The doom clock is aptly named, to put it lightly.
What? I don't think that's the kicker at all. The threat isn't that the Indomitus Crusade, an entire Hive Fleet, the 14th Black Crusade, the Nth coming of The Beast, and an entire major Necron dynasty are going to dogpile Sector Thrace.

It's that the sector's existing players, those factions I was describing, will swing into proper expansion mode rather than whatever it is that's kept all this abandoned territory still abandoned for the last couple centuries.
 
What? I don't think that's the kicker at all. The threat isn't that the Indomitus Crusade, an entire Hive Fleet, the 14th Black Crusade, the Nth coming of The Beast, and an entire major Necron dynasty are going to dogpile Sector Thrace.

It's that the sector's existing players, those factions I was describing, will swing into proper expansion mode rather than whatever it is that's kept all this abandoned territory still abandoned for the last couple centuries.
Short term, sure.
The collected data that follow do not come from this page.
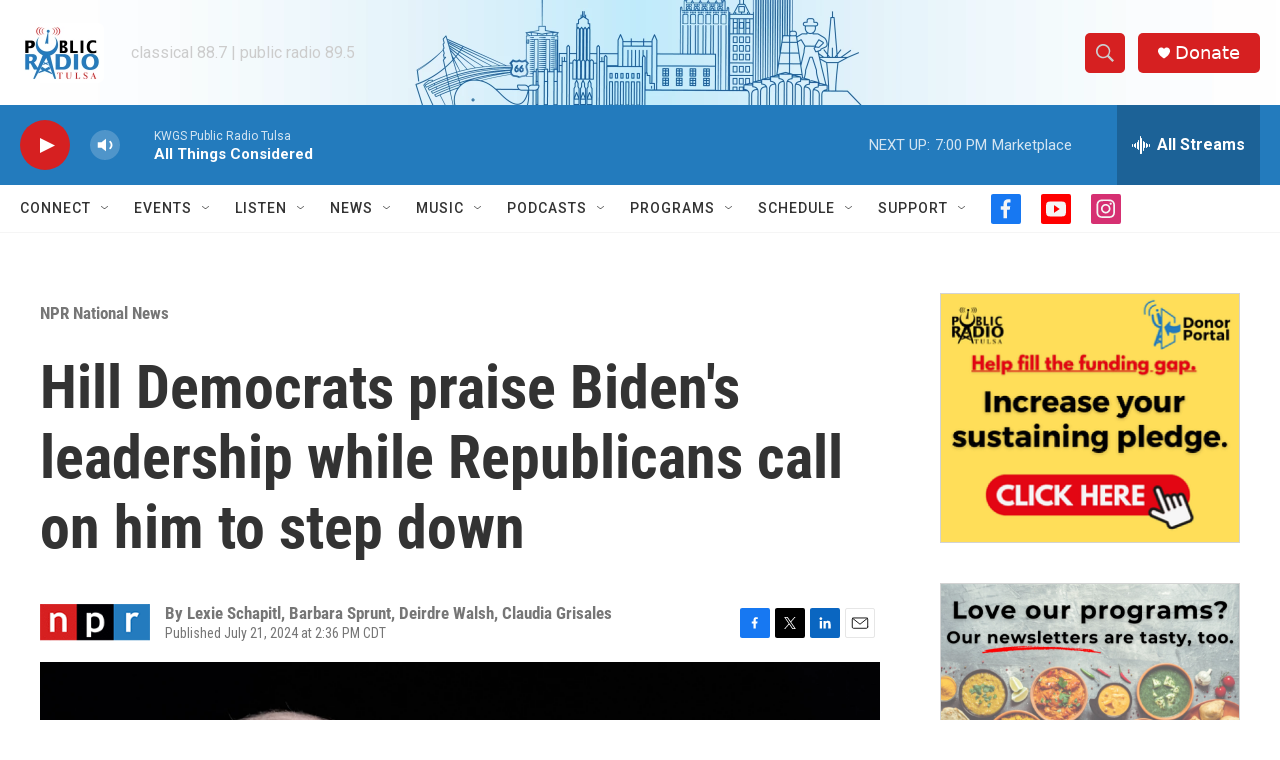

--- FILE ---
content_type: text/html; charset=utf-8
request_url: https://www.google.com/recaptcha/api2/aframe
body_size: 267
content:
<!DOCTYPE HTML><html><head><meta http-equiv="content-type" content="text/html; charset=UTF-8"></head><body><script nonce="cDQeoPTTfoQA6U3fejU4xQ">/** Anti-fraud and anti-abuse applications only. See google.com/recaptcha */ try{var clients={'sodar':'https://pagead2.googlesyndication.com/pagead/sodar?'};window.addEventListener("message",function(a){try{if(a.source===window.parent){var b=JSON.parse(a.data);var c=clients[b['id']];if(c){var d=document.createElement('img');d.src=c+b['params']+'&rc='+(localStorage.getItem("rc::a")?sessionStorage.getItem("rc::b"):"");window.document.body.appendChild(d);sessionStorage.setItem("rc::e",parseInt(sessionStorage.getItem("rc::e")||0)+1);localStorage.setItem("rc::h",'1769819524762');}}}catch(b){}});window.parent.postMessage("_grecaptcha_ready", "*");}catch(b){}</script></body></html>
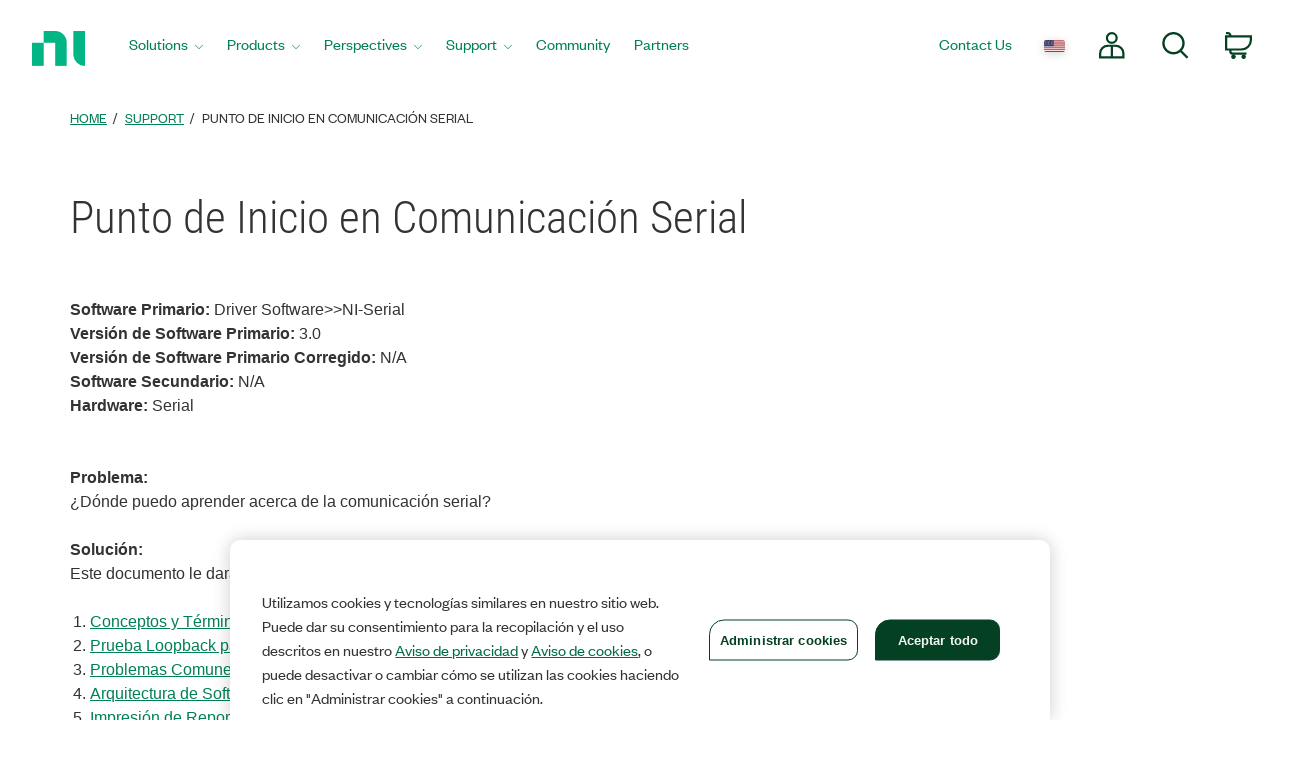

--- FILE ---
content_type: application/x-javascript;charset=utf-8
request_url: https://smetrics.ni.com/id?d_visid_ver=5.5.0&d_fieldgroup=A&mcorgid=B3902DB45388D9620A490D4C%40AdobeOrg&mid=45893278284150988442853782530160920213&ts=1765268239890
body_size: -44
content:
{"mid":"45893278284150988442853782530160920213"}

--- FILE ---
content_type: application/javascript
request_url: https://www.ni.com/70533feeace8/484b70bb80b7/a21430884184/RCcd0f7924dc9d49d695643a132d6cb96a-source.min.js
body_size: -279
content:
// For license information, see `http://www.ni.com/70533feeace8/484b70bb80b7/a21430884184/RCcd0f7924dc9d49d695643a132d6cb96a-source.js`.
_satellite.__registerScript('//www.ni.com/70533feeace8/484b70bb80b7/a21430884184/RCcd0f7924dc9d49d695643a132d6cb96a-source.min.js', "NIAnalytics.createNestedObject(digitalData,[\"page\",\"globalLoaded\"],!0);");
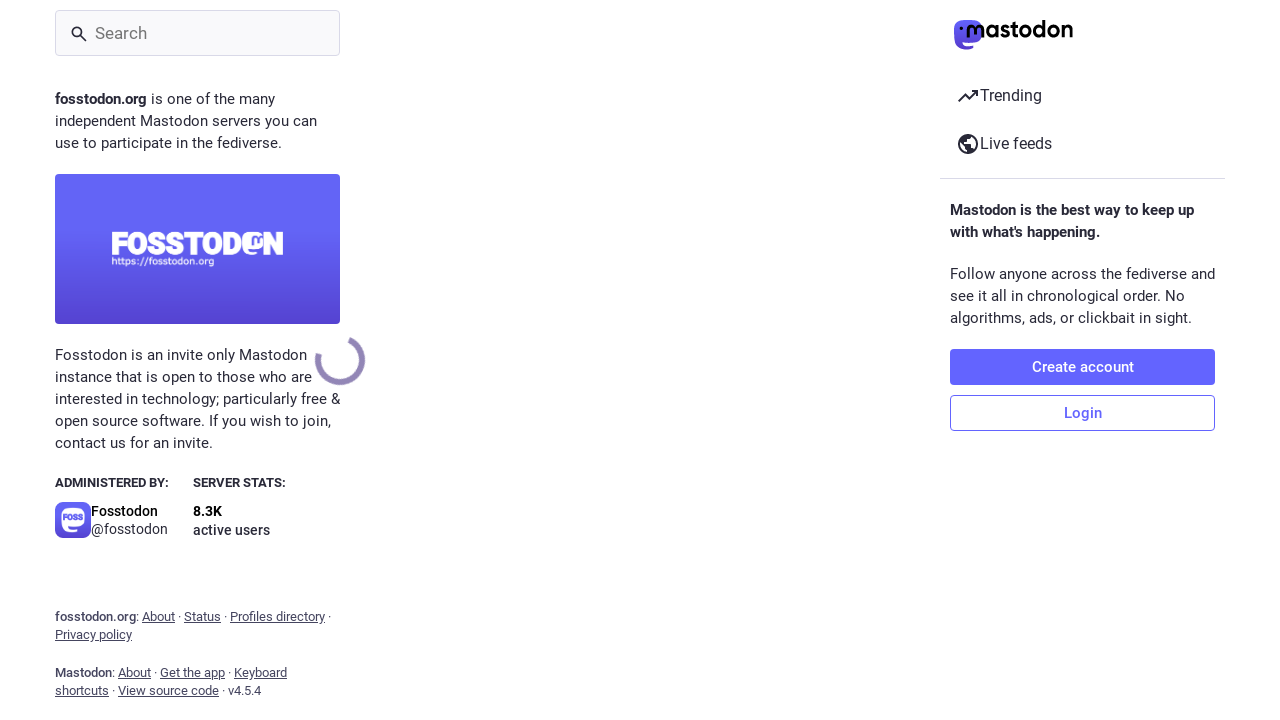

--- FILE ---
content_type: text/css; charset=utf-8
request_url: https://fosstodon.org/css/custom-fcc24c31.css
body_size: -539
content:
.large {
  font-size: 1.5rem;
}

.fastly-logo {
  width: 12rem;
  margin: 0 auto;
  display: block;
}

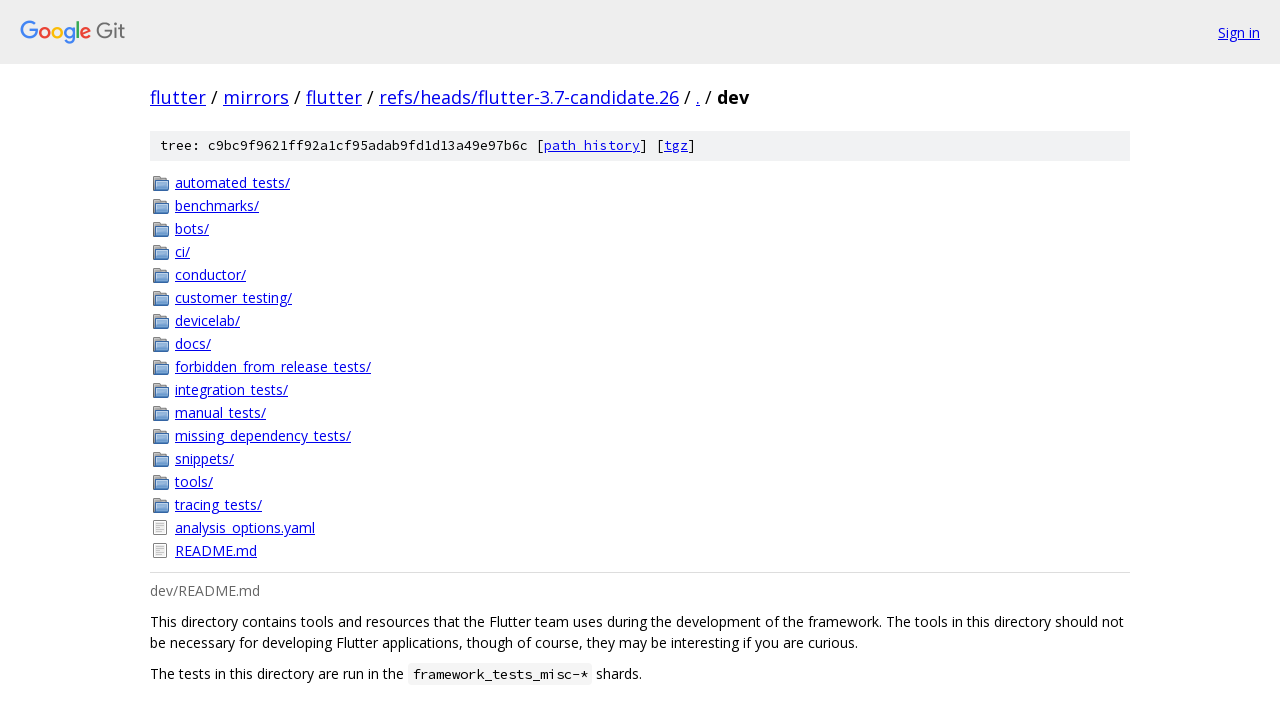

--- FILE ---
content_type: text/html; charset=utf-8
request_url: https://flutter.googlesource.com/mirrors/flutter/+/refs/heads/flutter-3.7-candidate.26/dev/
body_size: 1180
content:
<!DOCTYPE html><html lang="en"><head><meta charset="utf-8"><meta name="viewport" content="width=device-width, initial-scale=1"><title>dev - mirrors/flutter - Git at Google</title><link rel="stylesheet" type="text/css" href="/+static/base.css"><link rel="stylesheet" type="text/css" href="/+static/doc.css"><link rel="stylesheet" type="text/css" href="/+static/prettify/prettify.css"><!-- default customHeadTagPart --></head><body class="Site"><header class="Site-header"><div class="Header"><a class="Header-image" href="/"><img src="//www.gstatic.com/images/branding/lockups/2x/lockup_git_color_108x24dp.png" width="108" height="24" alt="Google Git"></a><div class="Header-menu"> <a class="Header-menuItem" href="https://accounts.google.com/AccountChooser?faa=1&amp;continue=https://flutter.googlesource.com/login/mirrors/flutter/%2B/refs/heads/flutter-3.7-candidate.26/dev">Sign in</a> </div></div></header><div class="Site-content"><div class="Container "><div class="Breadcrumbs"><a class="Breadcrumbs-crumb" href="/?format=HTML">flutter</a> / <a class="Breadcrumbs-crumb" href="/mirrors/">mirrors</a> / <a class="Breadcrumbs-crumb" href="/mirrors/flutter/">flutter</a> / <a class="Breadcrumbs-crumb" href="/mirrors/flutter/+/refs/heads/flutter-3.7-candidate.26">refs/heads/flutter-3.7-candidate.26</a> / <a class="Breadcrumbs-crumb" href="/mirrors/flutter/+/refs/heads/flutter-3.7-candidate.26/">.</a> / <span class="Breadcrumbs-crumb">dev</span></div><div class="TreeDetail"><div class="u-sha1 u-monospace TreeDetail-sha1">tree: c9bc9f9621ff92a1cf95adab9fd1d13a49e97b6c [<a href="/mirrors/flutter/+log/refs/heads/flutter-3.7-candidate.26/dev">path history</a>] <span>[<a href="/mirrors/flutter/+archive/refs/heads/flutter-3.7-candidate.26/dev.tar.gz">tgz</a>]</span></div><ol class="FileList"><li class="FileList-item FileList-item--gitTree" title="Tree - automated_tests/"><a class="FileList-itemLink" href="/mirrors/flutter/+/refs/heads/flutter-3.7-candidate.26/dev/automated_tests/">automated_tests/</a></li><li class="FileList-item FileList-item--gitTree" title="Tree - benchmarks/"><a class="FileList-itemLink" href="/mirrors/flutter/+/refs/heads/flutter-3.7-candidate.26/dev/benchmarks/">benchmarks/</a></li><li class="FileList-item FileList-item--gitTree" title="Tree - bots/"><a class="FileList-itemLink" href="/mirrors/flutter/+/refs/heads/flutter-3.7-candidate.26/dev/bots/">bots/</a></li><li class="FileList-item FileList-item--gitTree" title="Tree - ci/"><a class="FileList-itemLink" href="/mirrors/flutter/+/refs/heads/flutter-3.7-candidate.26/dev/ci/">ci/</a></li><li class="FileList-item FileList-item--gitTree" title="Tree - conductor/"><a class="FileList-itemLink" href="/mirrors/flutter/+/refs/heads/flutter-3.7-candidate.26/dev/conductor/">conductor/</a></li><li class="FileList-item FileList-item--gitTree" title="Tree - customer_testing/"><a class="FileList-itemLink" href="/mirrors/flutter/+/refs/heads/flutter-3.7-candidate.26/dev/customer_testing/">customer_testing/</a></li><li class="FileList-item FileList-item--gitTree" title="Tree - devicelab/"><a class="FileList-itemLink" href="/mirrors/flutter/+/refs/heads/flutter-3.7-candidate.26/dev/devicelab/">devicelab/</a></li><li class="FileList-item FileList-item--gitTree" title="Tree - docs/"><a class="FileList-itemLink" href="/mirrors/flutter/+/refs/heads/flutter-3.7-candidate.26/dev/docs/">docs/</a></li><li class="FileList-item FileList-item--gitTree" title="Tree - forbidden_from_release_tests/"><a class="FileList-itemLink" href="/mirrors/flutter/+/refs/heads/flutter-3.7-candidate.26/dev/forbidden_from_release_tests/">forbidden_from_release_tests/</a></li><li class="FileList-item FileList-item--gitTree" title="Tree - integration_tests/"><a class="FileList-itemLink" href="/mirrors/flutter/+/refs/heads/flutter-3.7-candidate.26/dev/integration_tests/">integration_tests/</a></li><li class="FileList-item FileList-item--gitTree" title="Tree - manual_tests/"><a class="FileList-itemLink" href="/mirrors/flutter/+/refs/heads/flutter-3.7-candidate.26/dev/manual_tests/">manual_tests/</a></li><li class="FileList-item FileList-item--gitTree" title="Tree - missing_dependency_tests/"><a class="FileList-itemLink" href="/mirrors/flutter/+/refs/heads/flutter-3.7-candidate.26/dev/missing_dependency_tests/">missing_dependency_tests/</a></li><li class="FileList-item FileList-item--gitTree" title="Tree - snippets/"><a class="FileList-itemLink" href="/mirrors/flutter/+/refs/heads/flutter-3.7-candidate.26/dev/snippets/">snippets/</a></li><li class="FileList-item FileList-item--gitTree" title="Tree - tools/"><a class="FileList-itemLink" href="/mirrors/flutter/+/refs/heads/flutter-3.7-candidate.26/dev/tools/">tools/</a></li><li class="FileList-item FileList-item--gitTree" title="Tree - tracing_tests/"><a class="FileList-itemLink" href="/mirrors/flutter/+/refs/heads/flutter-3.7-candidate.26/dev/tracing_tests/">tracing_tests/</a></li><li class="FileList-item FileList-item--regularFile" title="Regular file - analysis_options.yaml"><a class="FileList-itemLink" href="/mirrors/flutter/+/refs/heads/flutter-3.7-candidate.26/dev/analysis_options.yaml">analysis_options.yaml</a></li><li class="FileList-item FileList-item--regularFile" title="Regular file - README.md"><a class="FileList-itemLink" href="/mirrors/flutter/+/refs/heads/flutter-3.7-candidate.26/dev/README.md">README.md</a></li></ol><div class="InlineReadme"><div class="InlineReadme-path">dev/README.md</div><div class="doc"><p>This directory contains tools and resources that the Flutter team uses during the development of the framework. The tools in this directory should not be necessary for developing Flutter applications, though of course, they may be interesting if you are curious.</p><p>The tests in this directory are run in the <code class="code">framework_tests_misc-*</code> shards.</p></div></div></div></div> <!-- Container --></div> <!-- Site-content --><footer class="Site-footer"><div class="Footer"><span class="Footer-poweredBy">Powered by <a href="https://gerrit.googlesource.com/gitiles/">Gitiles</a>| <a href="https://policies.google.com/privacy">Privacy</a>| <a href="https://policies.google.com/terms">Terms</a></span><span class="Footer-formats"><a class="u-monospace Footer-formatsItem" href="?format=TEXT">txt</a> <a class="u-monospace Footer-formatsItem" href="?format=JSON">json</a></span></div></footer></body></html>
But am I wrong to assume that, in canon, Gulliman acts to reassert some level of control over Nihilus?

Do none of the greater bulk of the different races act there in force, after the great rift?

I'm not actually a 40k expert, I can't answer that with certainty, but this seems implausible. From page one Neablis said that this quest would scale up and up and up by orders of magnitude. Conflict with the capital b Big players will happen eventually.

The smaller factions splintered off from them, that's just in the short term. The stuff that might happen any turn now. It's not the stuff I thought anyone was talking about when the term "doom clock" came up, even if these are our current number one time pressure.